Task details:
In the gold price excerpt, what was the net-bearish wager on gold futures and options on Dec. 1?

Text excerpt:
Gold prices rocketed to a three-week high after Federal Reserve Chairwoman Janet Yellen said tepid growth overseas and divergent monetary policies between the U.S. and other nations will keep the U.S. central bank from raising interest rates too quickly. Assurances that the Fed would keep rates lower for longer are good news for gold, which doesn't pay interest and costs money to hold.
But a stronger dollar on Monday pushed gold prices lower. The WSJ Dollar Index was recently up 0.5% at 90.14.
"The dollar is regaining some strength after the bludgeoning it took on Friday and that's putting pressure on gold," said Dave Meger, a director of metals trading with High Ridge Futures in Chicago.
Many investors are also adding to bets on weaker gold prices as they prepare for the Fed to raise interest rates for the first time since 2006. Traders betting that gold prices will fall sell futures contracts on the belief they will profit from buying them back at lower prices. Gold is down 9% so far this year.
"People are realizing that the rate hike is around the corner," Mr. Meger said, adding that this is fostering a growing bearish bet on gold.
Speculative investors have recently stepped up bets on weaker gold prices, weekly data from the Commodity Futures Trading Commission show. The net-bearish wager on gold futures and options rose to 17,949 contracts on Dec. 1, from 14,665 contracts on Nov. 24.

Supplied material:
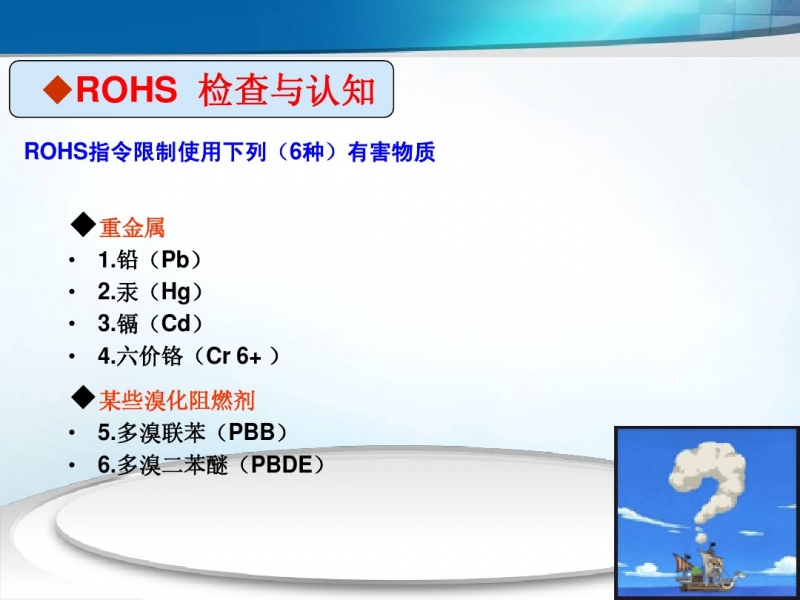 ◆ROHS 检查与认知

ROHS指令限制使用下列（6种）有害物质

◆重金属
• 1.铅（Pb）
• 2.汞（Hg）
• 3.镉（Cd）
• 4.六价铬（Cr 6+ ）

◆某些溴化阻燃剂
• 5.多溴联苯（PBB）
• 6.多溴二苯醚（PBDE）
* * *
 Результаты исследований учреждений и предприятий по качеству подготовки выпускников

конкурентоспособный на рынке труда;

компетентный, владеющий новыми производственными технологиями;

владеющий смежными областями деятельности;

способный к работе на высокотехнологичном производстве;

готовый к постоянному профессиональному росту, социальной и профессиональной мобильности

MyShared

Result of this task:
17,949 contracts